The only limit to the originality of your titles is your imagination. You can use a variety of household items in place of a character generator (See Titling for Under a Buck in the August 1998 issue of Videomaker), but when you are out of fresh ideas for using children’s blocks, wedding invitations and other found items, you might find yourself on the market for some titling gear.
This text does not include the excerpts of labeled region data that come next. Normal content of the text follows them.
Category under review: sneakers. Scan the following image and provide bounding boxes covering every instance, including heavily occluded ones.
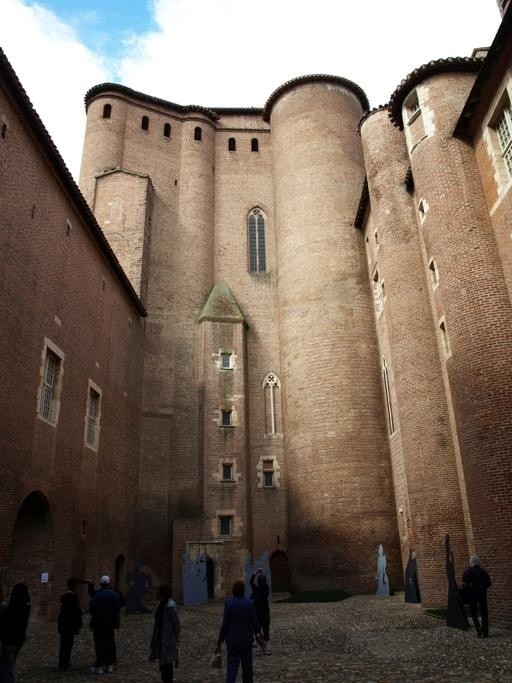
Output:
[91,667,104,674]
[108,665,112,673]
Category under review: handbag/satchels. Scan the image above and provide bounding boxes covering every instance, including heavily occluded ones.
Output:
[209,651,222,669]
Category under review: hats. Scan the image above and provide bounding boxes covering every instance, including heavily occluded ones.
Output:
[101,576,110,583]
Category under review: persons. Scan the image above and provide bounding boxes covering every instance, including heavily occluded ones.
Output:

Having a few titling tools on hand can help you unleash your imagination, and get your vision across to the viewers of your video. Here is a roundup of hardware and software to bring text to your video. Use the accompanying buyer’s guide grid to compare and contrast the available options, and make the titling decision that is right for your edit suite.
Titling for Under $200
Titlers come in two basic varieties: stand-alone and computer-based. The lowest-priced stand-alone character generator is the Sima ColorWriter 2 (reviewed in the July 1998 issue of Videomaker). The ColorWriter 2 lets you choose between three fonts, 24 font sizes and eight background colors. It allows you to fade your titles in and out, superimpose them, or put them in a box. It also allows you to make your titles crawl or roll at three different speeds, all for under $200. If you want a basic no-frills stand-alone titler, the ColorWriter is your least-expensive choice.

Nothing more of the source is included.